Such a sad case. You have two modes: the immature flaming nonsense as you do here, and in other forums, and the other, where you scream that you have made some point, which would not require
you return post after post, day after day to argue (or defend) if you actually had solid ground to stand on.
Defending anything too much is (usually) the evidence of an indefensible position.
Its your business if you want to support a weak plot device, but you're not convincing anyone that the film's choices to get to A4 were motivated by continuity of character that stands on the polar opposite of film examples presented (which you typically ignore).

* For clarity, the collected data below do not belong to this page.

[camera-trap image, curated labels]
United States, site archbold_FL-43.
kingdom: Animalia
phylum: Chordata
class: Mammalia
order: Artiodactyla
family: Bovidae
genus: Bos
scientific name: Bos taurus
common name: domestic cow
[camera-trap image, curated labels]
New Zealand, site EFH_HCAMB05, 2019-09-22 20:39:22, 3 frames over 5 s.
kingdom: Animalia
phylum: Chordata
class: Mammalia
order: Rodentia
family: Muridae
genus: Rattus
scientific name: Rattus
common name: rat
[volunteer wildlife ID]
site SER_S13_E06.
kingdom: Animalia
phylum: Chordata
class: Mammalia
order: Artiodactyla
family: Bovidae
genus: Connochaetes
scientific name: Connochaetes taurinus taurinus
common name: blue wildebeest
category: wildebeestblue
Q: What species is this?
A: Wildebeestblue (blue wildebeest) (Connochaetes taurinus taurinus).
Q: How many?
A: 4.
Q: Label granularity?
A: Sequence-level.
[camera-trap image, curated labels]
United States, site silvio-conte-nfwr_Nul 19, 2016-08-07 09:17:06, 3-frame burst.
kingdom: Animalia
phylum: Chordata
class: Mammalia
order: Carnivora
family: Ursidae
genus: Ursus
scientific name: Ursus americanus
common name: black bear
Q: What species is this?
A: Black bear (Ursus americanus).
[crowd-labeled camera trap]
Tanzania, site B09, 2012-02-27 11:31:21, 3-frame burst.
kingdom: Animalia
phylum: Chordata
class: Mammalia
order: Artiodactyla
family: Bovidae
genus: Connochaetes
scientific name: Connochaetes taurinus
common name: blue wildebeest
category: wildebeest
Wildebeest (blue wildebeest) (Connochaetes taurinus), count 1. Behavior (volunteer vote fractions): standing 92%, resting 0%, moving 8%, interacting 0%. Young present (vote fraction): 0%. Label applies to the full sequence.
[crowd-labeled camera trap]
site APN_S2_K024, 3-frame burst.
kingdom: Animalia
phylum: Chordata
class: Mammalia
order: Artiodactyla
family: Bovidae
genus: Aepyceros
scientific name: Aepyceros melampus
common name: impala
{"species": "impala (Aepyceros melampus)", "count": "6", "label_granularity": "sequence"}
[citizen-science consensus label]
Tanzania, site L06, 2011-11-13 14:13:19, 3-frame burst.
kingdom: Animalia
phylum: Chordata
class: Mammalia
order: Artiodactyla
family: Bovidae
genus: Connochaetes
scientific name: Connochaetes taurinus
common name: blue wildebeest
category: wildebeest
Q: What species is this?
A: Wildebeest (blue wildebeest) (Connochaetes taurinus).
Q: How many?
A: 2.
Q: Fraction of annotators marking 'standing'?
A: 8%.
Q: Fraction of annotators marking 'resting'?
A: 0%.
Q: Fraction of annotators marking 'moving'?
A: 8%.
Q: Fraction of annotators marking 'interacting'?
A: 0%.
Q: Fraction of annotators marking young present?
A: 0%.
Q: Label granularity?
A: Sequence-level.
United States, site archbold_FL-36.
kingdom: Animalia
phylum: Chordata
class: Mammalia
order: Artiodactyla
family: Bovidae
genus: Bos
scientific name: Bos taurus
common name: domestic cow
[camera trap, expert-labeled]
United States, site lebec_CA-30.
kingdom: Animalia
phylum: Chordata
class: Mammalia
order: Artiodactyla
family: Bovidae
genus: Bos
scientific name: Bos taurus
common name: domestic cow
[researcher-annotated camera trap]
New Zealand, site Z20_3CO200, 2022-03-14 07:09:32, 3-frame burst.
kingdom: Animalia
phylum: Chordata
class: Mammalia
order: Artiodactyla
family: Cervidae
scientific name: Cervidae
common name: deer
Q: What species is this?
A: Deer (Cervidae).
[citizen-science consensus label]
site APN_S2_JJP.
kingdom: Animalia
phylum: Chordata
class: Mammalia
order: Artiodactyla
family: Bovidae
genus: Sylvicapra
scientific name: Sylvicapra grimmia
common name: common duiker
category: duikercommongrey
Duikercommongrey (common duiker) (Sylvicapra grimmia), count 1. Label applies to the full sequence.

Continue abusing your moderator position by flaming and making baseless accusations--its what you do, and endless examples are easy to find on this board. When you cannot force your often hollow arguments on any number of subjects or ideology (about anything) on others, you attack, then pretend you were simply having some sort of conversation. There is no conversation with you, as you are so shaking with--frankly disturbing--levels of rage and desperation in trying to force your myopic, "my way or no way" views on others. The moment your opinion is rejected/dismissed (all for legitimate reasons), in comes the lies and flames, as seen in this thread.
Grow up. Its a movie, not real life. That brand of keyboard warrior crap stopped being in fashion ages ago, but I'm sure you will continue be as abusive as ever.
...and that's the problem with Thor in the final minutes of
Infinity War: he was already presented as a man knowing that in the protection of those he cares about, absolute lethal force is necessary. As mentioned days ago, his actions in the New York battle from
The Avengers was Thor doing what was necessary against the doomsday threat posed by the Chitauri; Erik Selvig's life was in danger--that was on Thor's mind from the second Selvig's compromised mind was revealed to him Thor was emotionally invested in the fight--he had
someone to lose, so he could not--and would not pull back or halfass his duty. Character continuity has to inform every appearance going forward, and if it did not at any point after
The Avengers, then that's a failure on the part of the writers--which is clear in the final moments with Thanos, where once again, Thor was facing a doomsday threat--only its potential (now) made the Chitauri seem like playing softball in the park by comparison. No other character--as developed--would have shared the same level of understanding about the infinity stone threat, but stop short of the lethal blow...unless the plot needed them to suddenly
act out of character for the purposes of a sequel.
Its the equivalent of your random, experienced movie vampire hunter (in the last minutes of the film) hammering the stake into the vampire's chest
stopping short of piercing the heart to have some final word, when the known threat--if having even a moment of opportunity--will take it...and he does by slapping the stake away, knocking the hunter across the room, and making his escape. That would be weak plotting effectively making the hero look like an idiot, instead of the writers just creating a believable conflict which prevented victory.
That's the Thor situation, and its a poor way to move to a sequel.